EXTRACTED RECORDS

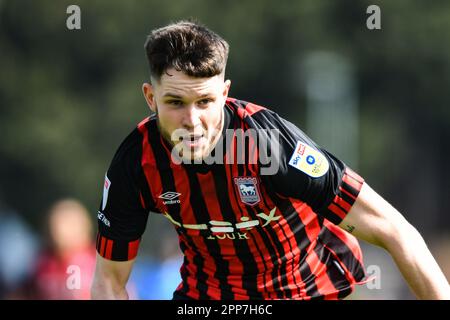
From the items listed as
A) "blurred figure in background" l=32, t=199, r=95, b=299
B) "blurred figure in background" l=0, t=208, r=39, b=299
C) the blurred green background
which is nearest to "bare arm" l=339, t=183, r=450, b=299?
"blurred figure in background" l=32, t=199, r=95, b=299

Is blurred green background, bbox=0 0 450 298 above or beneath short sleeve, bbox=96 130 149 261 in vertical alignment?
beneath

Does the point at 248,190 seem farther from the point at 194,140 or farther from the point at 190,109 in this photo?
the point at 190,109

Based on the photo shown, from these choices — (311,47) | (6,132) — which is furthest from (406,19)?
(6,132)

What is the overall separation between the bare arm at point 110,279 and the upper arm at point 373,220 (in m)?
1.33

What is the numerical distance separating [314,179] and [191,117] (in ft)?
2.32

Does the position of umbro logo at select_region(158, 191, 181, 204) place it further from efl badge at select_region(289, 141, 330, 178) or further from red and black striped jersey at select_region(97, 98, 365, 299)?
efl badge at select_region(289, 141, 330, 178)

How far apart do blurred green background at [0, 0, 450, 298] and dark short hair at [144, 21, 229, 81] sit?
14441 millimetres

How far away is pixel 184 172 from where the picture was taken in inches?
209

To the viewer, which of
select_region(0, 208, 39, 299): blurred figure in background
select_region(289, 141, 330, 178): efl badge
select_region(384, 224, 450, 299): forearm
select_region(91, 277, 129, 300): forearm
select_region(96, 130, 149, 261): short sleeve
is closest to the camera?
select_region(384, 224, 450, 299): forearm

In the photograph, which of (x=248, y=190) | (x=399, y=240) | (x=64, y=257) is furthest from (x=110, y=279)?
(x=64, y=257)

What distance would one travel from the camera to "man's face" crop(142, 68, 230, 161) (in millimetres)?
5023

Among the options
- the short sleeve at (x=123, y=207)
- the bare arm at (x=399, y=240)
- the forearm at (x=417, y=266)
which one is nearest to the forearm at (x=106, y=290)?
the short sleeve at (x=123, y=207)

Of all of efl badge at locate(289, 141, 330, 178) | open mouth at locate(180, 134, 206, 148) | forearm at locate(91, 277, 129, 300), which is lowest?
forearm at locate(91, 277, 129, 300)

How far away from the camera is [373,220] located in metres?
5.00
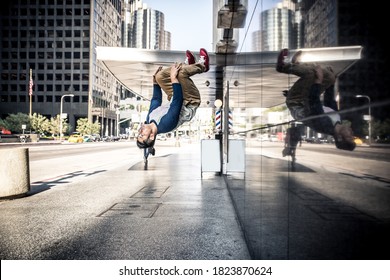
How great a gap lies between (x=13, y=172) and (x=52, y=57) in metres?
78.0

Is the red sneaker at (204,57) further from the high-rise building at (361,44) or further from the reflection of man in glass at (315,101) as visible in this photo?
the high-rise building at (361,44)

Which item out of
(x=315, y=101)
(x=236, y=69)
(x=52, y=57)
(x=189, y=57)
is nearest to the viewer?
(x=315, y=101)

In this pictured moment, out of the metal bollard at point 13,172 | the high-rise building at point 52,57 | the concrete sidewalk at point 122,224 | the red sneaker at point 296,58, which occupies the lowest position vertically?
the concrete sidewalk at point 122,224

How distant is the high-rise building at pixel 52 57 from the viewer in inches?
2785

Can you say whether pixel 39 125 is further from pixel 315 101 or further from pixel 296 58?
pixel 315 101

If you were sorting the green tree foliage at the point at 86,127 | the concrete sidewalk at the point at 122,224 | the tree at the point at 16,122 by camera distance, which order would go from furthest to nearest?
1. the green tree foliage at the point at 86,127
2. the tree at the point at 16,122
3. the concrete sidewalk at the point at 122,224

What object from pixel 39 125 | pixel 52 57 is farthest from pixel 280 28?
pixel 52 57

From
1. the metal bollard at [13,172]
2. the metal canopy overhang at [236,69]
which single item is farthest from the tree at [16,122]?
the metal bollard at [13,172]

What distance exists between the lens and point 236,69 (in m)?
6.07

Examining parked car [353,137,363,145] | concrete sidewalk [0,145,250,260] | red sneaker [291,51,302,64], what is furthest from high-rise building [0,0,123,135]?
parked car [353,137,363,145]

--

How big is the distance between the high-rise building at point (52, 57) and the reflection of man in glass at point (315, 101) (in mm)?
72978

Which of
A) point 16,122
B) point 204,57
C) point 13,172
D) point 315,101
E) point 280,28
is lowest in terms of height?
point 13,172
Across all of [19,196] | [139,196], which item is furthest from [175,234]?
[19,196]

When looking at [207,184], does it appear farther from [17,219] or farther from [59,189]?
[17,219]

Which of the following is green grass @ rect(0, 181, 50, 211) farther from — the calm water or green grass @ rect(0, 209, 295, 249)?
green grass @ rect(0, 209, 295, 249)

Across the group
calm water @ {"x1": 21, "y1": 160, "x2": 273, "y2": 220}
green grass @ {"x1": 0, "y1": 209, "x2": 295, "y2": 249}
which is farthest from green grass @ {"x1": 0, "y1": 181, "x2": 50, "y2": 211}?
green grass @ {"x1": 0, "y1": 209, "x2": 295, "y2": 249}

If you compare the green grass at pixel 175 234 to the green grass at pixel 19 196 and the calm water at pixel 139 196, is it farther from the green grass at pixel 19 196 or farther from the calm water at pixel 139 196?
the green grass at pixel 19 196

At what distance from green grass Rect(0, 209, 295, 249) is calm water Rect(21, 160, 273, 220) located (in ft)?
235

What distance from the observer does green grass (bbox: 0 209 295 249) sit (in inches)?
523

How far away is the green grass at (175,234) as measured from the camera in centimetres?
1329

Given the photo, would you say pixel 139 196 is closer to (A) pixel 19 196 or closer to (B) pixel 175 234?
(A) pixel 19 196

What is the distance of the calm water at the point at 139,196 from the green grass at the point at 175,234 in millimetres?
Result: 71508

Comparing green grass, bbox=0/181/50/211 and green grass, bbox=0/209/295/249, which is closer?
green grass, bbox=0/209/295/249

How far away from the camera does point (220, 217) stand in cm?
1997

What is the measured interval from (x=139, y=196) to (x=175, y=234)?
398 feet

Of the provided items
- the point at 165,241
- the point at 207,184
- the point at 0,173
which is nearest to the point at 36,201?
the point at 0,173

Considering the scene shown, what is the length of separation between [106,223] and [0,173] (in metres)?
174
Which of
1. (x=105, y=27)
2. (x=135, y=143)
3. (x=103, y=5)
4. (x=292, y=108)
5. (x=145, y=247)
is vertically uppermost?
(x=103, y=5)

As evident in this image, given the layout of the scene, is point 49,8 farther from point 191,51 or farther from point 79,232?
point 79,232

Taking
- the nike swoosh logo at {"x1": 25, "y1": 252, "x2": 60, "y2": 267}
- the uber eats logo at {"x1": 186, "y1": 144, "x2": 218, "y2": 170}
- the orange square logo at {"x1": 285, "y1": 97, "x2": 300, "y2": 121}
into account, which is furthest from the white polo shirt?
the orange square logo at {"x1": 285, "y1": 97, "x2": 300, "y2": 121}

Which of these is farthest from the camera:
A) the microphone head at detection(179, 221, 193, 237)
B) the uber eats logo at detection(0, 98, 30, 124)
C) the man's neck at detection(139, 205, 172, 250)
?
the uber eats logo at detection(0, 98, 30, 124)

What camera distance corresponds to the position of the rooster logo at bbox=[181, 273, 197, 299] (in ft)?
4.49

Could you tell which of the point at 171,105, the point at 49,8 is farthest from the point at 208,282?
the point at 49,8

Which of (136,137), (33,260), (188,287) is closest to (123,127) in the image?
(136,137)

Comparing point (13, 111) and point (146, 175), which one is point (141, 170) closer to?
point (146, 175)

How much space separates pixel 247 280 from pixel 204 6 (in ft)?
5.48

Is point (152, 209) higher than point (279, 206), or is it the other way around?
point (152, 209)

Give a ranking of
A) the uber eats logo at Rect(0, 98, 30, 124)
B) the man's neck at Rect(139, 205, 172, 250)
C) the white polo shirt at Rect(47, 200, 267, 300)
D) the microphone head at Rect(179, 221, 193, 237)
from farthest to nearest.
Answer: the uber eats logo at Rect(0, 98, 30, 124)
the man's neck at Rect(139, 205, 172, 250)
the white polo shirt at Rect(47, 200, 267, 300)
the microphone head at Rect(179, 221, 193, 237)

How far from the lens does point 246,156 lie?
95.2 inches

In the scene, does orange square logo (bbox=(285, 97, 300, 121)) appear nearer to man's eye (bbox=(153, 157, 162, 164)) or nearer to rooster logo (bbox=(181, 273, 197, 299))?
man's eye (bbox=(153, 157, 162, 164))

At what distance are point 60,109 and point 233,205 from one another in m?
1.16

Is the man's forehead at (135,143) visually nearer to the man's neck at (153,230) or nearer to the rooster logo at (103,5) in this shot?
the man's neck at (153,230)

GOAL
Count the lines in the rows above that contain the string "scene", treating uppercase and lowercase as distinct. Report only that number.

WRITTEN ANSWER
3